In 2013, a 15-metre wide asteroid hit Chelyabinsk, in Russia, injuring around 2,000 people. It was the first time in recent history that an asteroid of any significant size had made it through the Earth’s atmosphere to cause devastation on the ground.

Space rocks hit our planet all the time but only the larger ones are problematic; to pose a global threat, an asteroid needs to be more than 400 metres wide, according to Nasa, but these only strike Earth once every 1,000 centuries.

Nestled in our solar system, the Earth is protected by giant planets, which pull dangerous objects away from us. The last serious Earth impact occurred in 1908, when, again a meteor hit Russia, triggering an earthquake that measured a five on the Richter scale.
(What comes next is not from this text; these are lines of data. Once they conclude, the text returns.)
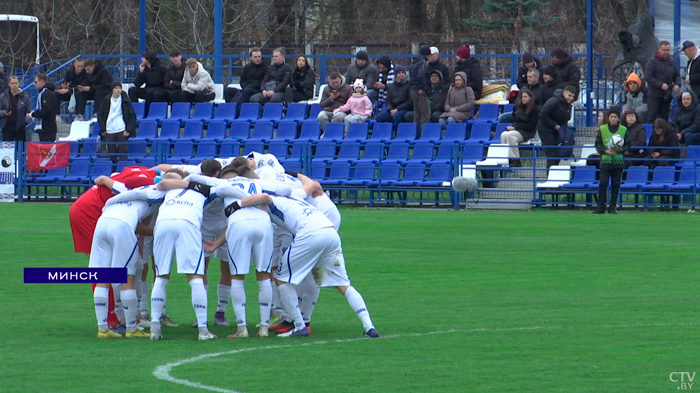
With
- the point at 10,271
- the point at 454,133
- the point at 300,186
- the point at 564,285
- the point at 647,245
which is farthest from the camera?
the point at 454,133

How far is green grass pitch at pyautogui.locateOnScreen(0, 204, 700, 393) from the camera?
26.3ft

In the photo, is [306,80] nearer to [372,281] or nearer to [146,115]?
[146,115]

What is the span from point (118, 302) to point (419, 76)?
607 inches

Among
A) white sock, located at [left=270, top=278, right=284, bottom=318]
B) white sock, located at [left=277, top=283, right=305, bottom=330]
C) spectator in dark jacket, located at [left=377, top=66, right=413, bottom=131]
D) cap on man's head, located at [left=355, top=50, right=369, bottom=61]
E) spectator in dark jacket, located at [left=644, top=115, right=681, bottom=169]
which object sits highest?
cap on man's head, located at [left=355, top=50, right=369, bottom=61]

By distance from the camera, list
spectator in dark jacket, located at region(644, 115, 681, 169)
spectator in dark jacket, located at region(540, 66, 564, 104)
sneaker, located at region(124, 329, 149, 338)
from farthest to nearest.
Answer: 1. spectator in dark jacket, located at region(540, 66, 564, 104)
2. spectator in dark jacket, located at region(644, 115, 681, 169)
3. sneaker, located at region(124, 329, 149, 338)

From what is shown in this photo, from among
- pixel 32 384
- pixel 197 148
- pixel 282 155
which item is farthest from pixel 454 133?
pixel 32 384

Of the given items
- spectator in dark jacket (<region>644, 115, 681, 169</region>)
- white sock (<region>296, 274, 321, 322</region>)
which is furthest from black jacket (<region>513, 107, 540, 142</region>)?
white sock (<region>296, 274, 321, 322</region>)

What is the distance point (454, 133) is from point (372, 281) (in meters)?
12.2

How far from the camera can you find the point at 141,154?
2622cm

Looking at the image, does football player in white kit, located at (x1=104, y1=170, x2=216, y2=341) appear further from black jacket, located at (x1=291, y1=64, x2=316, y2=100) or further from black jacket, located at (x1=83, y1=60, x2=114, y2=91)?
black jacket, located at (x1=83, y1=60, x2=114, y2=91)

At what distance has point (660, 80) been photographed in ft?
76.9

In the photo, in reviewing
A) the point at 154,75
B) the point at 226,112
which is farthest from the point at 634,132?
the point at 154,75

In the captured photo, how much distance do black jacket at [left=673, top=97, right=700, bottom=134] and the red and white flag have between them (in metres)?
14.2

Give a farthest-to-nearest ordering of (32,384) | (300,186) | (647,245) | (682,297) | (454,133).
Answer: (454,133), (647,245), (682,297), (300,186), (32,384)
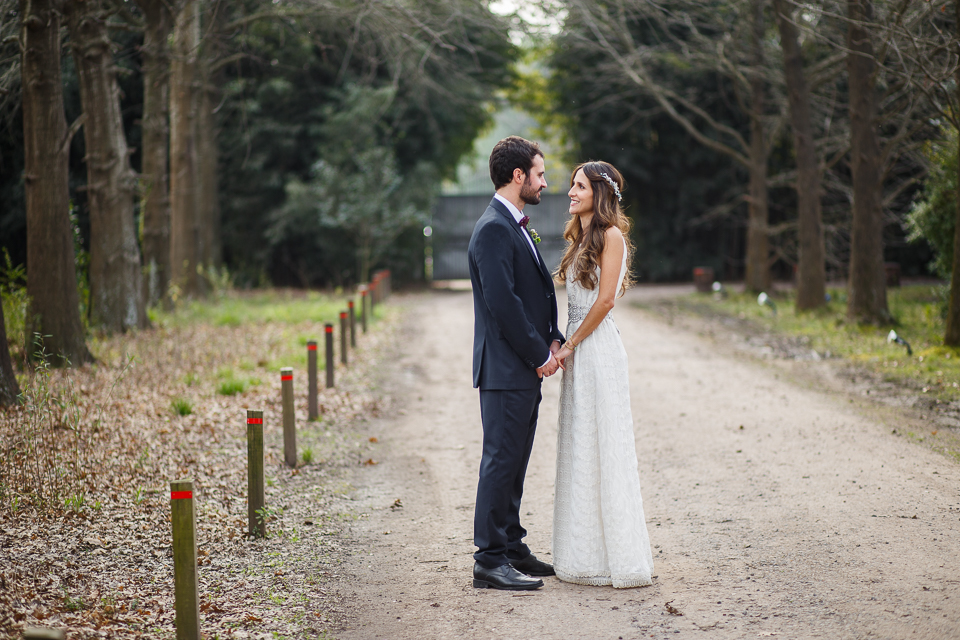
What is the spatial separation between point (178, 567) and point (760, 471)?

The crash site was so remote that only one man died. Had it hit just 4 hours and 47 minutes later, it would have taken out St Petersburg, which had a population of just over one million.
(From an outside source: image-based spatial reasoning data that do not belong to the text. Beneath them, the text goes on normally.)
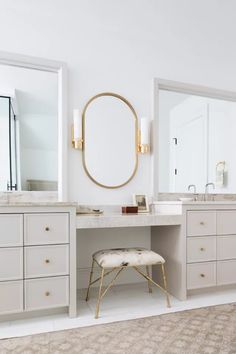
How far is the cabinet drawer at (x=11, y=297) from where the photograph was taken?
1720mm

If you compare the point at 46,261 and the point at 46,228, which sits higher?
the point at 46,228

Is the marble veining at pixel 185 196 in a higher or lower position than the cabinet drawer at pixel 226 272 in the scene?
higher

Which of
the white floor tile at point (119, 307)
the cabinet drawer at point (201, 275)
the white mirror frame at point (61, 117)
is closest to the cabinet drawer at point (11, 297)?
the white floor tile at point (119, 307)

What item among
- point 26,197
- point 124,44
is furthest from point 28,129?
point 124,44

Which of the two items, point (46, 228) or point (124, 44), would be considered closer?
point (46, 228)

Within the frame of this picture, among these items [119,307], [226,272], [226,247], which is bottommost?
[119,307]

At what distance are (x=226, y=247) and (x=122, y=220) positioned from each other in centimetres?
95

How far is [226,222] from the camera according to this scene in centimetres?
233

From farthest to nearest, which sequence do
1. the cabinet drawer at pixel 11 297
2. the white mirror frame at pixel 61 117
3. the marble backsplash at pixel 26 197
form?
the white mirror frame at pixel 61 117 < the marble backsplash at pixel 26 197 < the cabinet drawer at pixel 11 297

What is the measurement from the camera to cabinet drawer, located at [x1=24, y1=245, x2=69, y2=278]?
5.86 feet

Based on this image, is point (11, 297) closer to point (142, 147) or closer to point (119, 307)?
point (119, 307)

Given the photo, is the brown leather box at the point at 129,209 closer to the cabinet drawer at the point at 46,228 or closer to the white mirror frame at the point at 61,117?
the white mirror frame at the point at 61,117

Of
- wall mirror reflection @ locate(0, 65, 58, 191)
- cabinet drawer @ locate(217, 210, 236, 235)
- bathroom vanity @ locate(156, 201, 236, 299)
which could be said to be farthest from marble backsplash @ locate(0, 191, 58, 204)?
cabinet drawer @ locate(217, 210, 236, 235)

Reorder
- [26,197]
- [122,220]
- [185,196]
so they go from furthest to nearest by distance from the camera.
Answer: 1. [185,196]
2. [26,197]
3. [122,220]
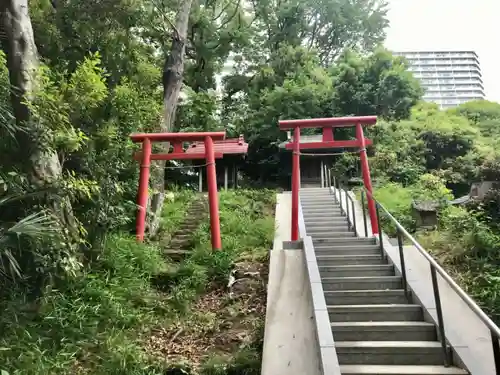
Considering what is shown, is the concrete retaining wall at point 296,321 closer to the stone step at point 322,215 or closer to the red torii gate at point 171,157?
the red torii gate at point 171,157

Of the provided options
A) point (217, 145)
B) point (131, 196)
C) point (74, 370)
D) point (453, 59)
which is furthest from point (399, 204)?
point (453, 59)

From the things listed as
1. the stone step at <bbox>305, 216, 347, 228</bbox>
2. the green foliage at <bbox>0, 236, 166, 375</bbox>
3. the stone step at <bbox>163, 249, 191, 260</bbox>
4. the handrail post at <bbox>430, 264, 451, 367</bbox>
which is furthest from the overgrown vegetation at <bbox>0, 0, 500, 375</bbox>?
the handrail post at <bbox>430, 264, 451, 367</bbox>

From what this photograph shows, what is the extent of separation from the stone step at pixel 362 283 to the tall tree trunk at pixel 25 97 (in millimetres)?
3973

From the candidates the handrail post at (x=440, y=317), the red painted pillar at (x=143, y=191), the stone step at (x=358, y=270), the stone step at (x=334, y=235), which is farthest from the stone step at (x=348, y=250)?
the red painted pillar at (x=143, y=191)

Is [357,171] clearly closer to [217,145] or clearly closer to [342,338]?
[217,145]

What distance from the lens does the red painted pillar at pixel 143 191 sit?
865 centimetres

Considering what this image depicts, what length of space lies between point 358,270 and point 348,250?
0.88 meters

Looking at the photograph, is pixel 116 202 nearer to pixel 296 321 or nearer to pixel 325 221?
pixel 296 321

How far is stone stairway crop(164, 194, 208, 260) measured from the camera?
29.2 ft

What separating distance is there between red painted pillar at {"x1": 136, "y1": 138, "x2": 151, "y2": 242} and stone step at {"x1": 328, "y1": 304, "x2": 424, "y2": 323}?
474 cm

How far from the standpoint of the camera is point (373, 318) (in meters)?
5.01

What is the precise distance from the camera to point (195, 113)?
1838 cm

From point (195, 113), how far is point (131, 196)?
365 inches

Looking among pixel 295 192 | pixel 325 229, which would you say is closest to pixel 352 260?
pixel 295 192
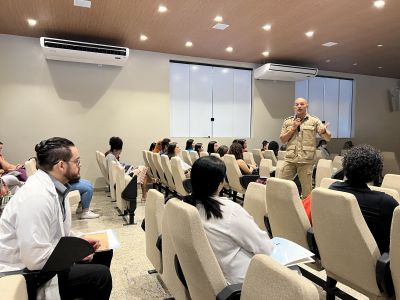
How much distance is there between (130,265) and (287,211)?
62.4 inches

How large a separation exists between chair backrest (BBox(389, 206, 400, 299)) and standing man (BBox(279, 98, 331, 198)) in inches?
93.8

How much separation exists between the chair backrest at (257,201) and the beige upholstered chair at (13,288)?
166 centimetres

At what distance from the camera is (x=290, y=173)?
4.00 m

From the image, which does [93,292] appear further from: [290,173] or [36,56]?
[36,56]

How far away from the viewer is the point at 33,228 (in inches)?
56.4

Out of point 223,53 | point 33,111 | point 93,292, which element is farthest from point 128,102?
point 93,292

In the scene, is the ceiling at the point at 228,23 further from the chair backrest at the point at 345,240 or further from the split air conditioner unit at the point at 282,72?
the chair backrest at the point at 345,240

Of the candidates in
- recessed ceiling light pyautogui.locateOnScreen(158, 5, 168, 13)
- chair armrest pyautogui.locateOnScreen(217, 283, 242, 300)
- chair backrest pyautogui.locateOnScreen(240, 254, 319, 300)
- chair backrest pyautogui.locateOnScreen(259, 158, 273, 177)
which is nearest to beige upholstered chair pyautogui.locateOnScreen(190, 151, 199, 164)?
chair backrest pyautogui.locateOnScreen(259, 158, 273, 177)

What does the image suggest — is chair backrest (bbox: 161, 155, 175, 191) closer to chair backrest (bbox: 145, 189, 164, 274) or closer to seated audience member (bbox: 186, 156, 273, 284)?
chair backrest (bbox: 145, 189, 164, 274)

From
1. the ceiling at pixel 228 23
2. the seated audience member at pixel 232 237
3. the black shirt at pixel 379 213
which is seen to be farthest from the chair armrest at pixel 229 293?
the ceiling at pixel 228 23

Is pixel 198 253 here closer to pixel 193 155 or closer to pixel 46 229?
pixel 46 229

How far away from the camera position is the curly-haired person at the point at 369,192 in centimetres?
171

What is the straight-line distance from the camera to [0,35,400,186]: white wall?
6301mm

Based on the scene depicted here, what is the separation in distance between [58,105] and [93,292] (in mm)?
5853
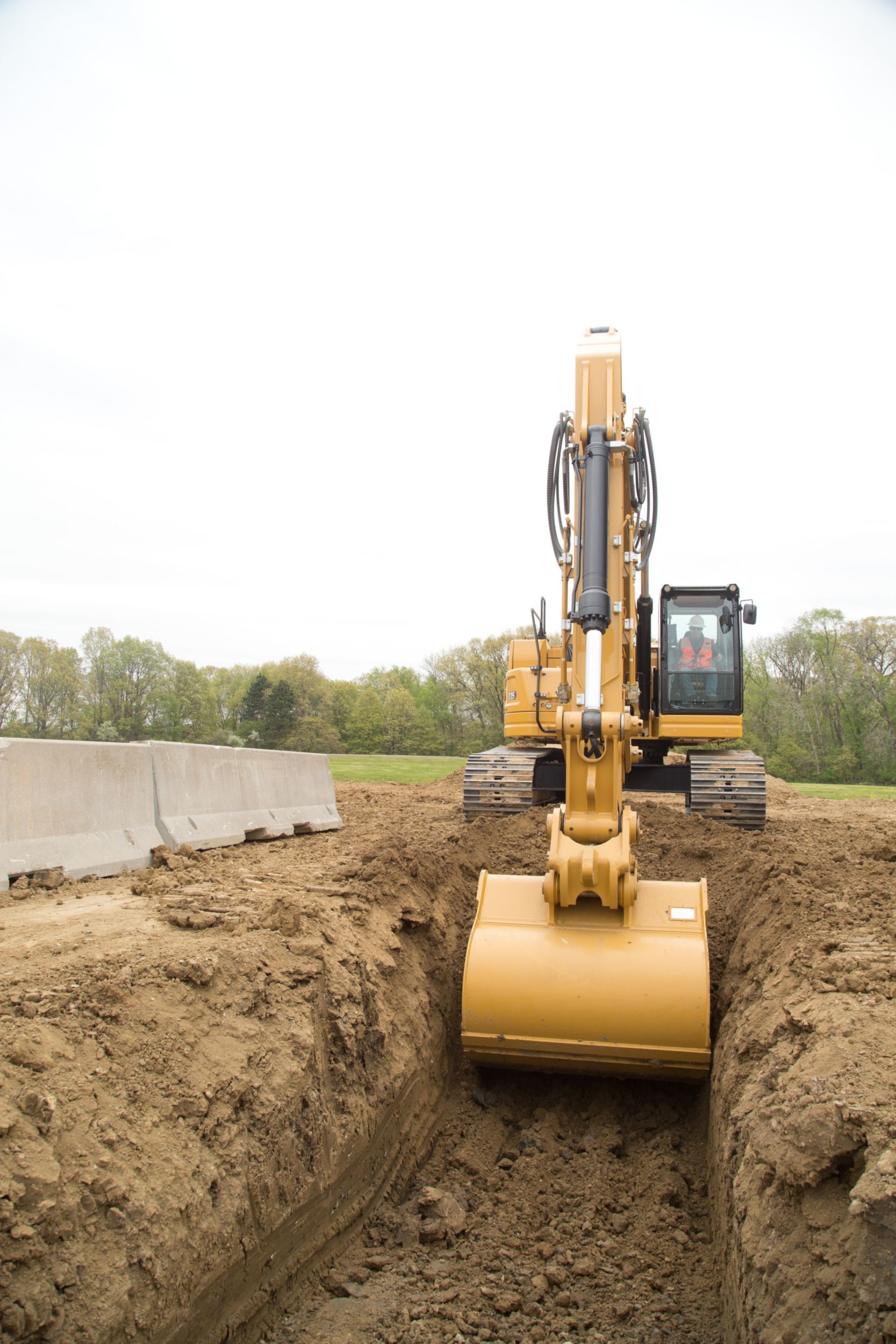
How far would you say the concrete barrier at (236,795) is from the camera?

It is now widely accepted that 66 million years ago, during the Cretacean period, dinosaurs roamed the Earth until an asteroid or comet approximately 10 kilometres wide hit the Yucatan Peninsula in Mexico, an area now known as the Chicxulub crater. The power of the impact was equivalent to more than a billion Hiroshima bombs and set off a chemical reaction that boiled the Earth, wiping out all life except plants.
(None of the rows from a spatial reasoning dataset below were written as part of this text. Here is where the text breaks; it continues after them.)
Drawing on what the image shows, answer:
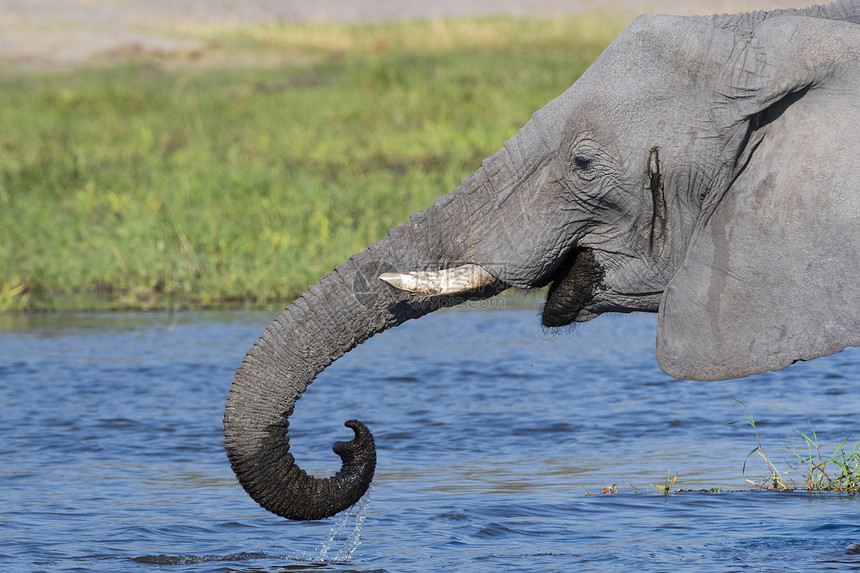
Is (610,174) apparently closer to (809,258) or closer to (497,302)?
(809,258)

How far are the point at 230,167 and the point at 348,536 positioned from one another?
8482 mm

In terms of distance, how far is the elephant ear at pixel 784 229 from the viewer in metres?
3.24

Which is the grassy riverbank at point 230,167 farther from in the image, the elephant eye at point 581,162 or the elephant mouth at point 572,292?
the elephant eye at point 581,162

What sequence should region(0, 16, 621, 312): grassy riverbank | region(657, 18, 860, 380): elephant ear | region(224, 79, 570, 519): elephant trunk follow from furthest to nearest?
region(0, 16, 621, 312): grassy riverbank → region(224, 79, 570, 519): elephant trunk → region(657, 18, 860, 380): elephant ear

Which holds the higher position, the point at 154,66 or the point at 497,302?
the point at 154,66

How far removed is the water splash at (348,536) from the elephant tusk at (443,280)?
110 centimetres

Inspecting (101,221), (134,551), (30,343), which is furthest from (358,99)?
(134,551)

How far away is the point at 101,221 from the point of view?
11.1 metres

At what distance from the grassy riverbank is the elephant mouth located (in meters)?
5.39

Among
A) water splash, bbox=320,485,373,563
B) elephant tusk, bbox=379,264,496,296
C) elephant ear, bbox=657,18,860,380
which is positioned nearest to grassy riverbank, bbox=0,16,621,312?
water splash, bbox=320,485,373,563

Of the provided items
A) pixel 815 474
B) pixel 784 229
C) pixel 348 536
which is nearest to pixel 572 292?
pixel 784 229

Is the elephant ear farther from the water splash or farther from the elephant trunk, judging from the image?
the water splash

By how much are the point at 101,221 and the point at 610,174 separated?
8.22 metres

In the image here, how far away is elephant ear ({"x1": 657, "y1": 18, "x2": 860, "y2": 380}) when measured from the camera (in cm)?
324
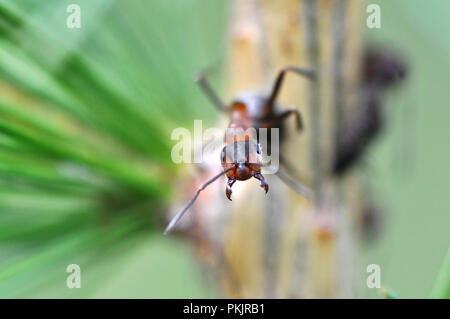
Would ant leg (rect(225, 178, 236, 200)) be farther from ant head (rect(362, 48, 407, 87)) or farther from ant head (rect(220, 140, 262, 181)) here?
ant head (rect(362, 48, 407, 87))

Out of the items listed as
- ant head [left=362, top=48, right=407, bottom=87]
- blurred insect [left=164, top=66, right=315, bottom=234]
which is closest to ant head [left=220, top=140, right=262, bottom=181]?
blurred insect [left=164, top=66, right=315, bottom=234]

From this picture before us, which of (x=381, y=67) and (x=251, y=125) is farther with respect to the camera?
(x=381, y=67)

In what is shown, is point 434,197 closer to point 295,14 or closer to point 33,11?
point 295,14

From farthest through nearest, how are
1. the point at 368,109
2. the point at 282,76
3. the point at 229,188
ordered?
the point at 368,109, the point at 282,76, the point at 229,188

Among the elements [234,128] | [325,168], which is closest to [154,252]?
[325,168]

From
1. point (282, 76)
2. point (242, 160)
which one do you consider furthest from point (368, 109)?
point (242, 160)

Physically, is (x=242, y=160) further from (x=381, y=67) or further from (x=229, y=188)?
(x=381, y=67)
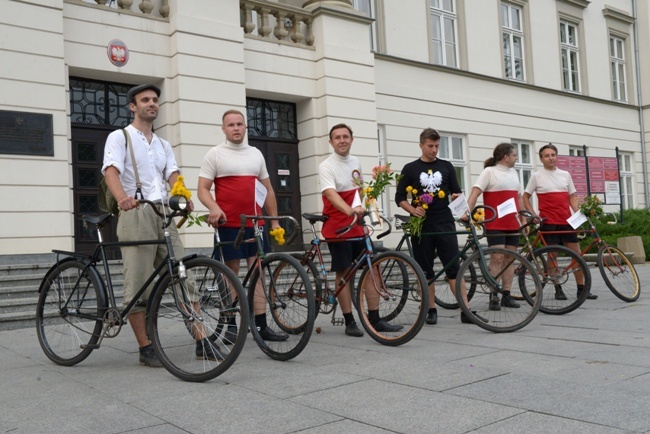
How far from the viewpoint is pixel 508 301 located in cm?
585

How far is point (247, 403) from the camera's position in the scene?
3551mm

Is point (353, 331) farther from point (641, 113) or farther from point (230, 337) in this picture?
point (641, 113)

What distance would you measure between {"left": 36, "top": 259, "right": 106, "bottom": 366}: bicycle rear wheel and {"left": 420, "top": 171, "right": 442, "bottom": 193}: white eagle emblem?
3200 millimetres

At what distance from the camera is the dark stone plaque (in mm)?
9445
Scientists at Nasa and Lockheed Martin are now trying to work out a way to prevent this kind of cataclysmic event. Nasa-funded projects have been working to catalogue 90 per cent of so-called “near-Earth objects” since 1998, but a mission is set to launch in September 2016 that will change man’s relationship with asteroids.

“If a big enough object were to encounter the Earth, that would be a really bad day,” says Jolly. “We need to work out how to approach these near-Earth objects and what we can do to change the orbits of these things.”

OSIRIS-REx is a manned mission to the asteroid Bennu, one of the most potentially hazardous asteroids; it has a relatively high probability of slamming into the Earth in the late 22nd century. Nasa is presently monitoring more than 1,400 asteroids that could potentially cause significant damage.

“OSIRIS-REx will go to a near-Earth object, take a sample and bring it home,” says Jolly. “We’re not blowing anything up but this is the beginning. We are learning how to impact the path of an asteroid.”

But preserving the planet involves more than asteroid defence. “One of the biggest mysteries is what happened to water on Mars,” says Fouse, “We built MAVEN for Nasa to orbit Mars and dip in and take samples to understand what happened to the atmosphere. That data may help us to better understand our own complex environment. Is this what’s in store for our own planet far into the future?”

Hypersonic

What is hypersonic travel?

It is loosely defined as “Mach 5”, or five times faster than the speed of sound, which would be 6,200 kilometres per hour at sea level 

Why is it difficult to achieve?

In hypersonic travel, temperatures get so hot that the air molecules become unstable and start losing electrons. The air begins to change chemically and becomes an electrically-charged field 

How close are we?

So far, most hypersonic test flights have been unmanned and experimental, and have lasted for no more than a couple of minutes 

But?

The X-15, operated by the United States Air Force and Nasa secured the official world record for the highest speed ever reached by a manned, powered aircraft in June 2015. Its maximum speed was 7,274 kilometres per hour or Mach 6.72 

When was the first recorded hypersonic flight?

The V-2 rocket, first used in the Second World War by Nazi Germany, reached a maximum velocity of 8,288 kilometres per hour — more than five times the speed of sound 

What’s faster than hypersonic?

Hypersonic is an open-ended term. However, “warp speed”, as suggested by the “Star Trek” series, would be faster. Warp 9.6 is 1,909 times the speed of light.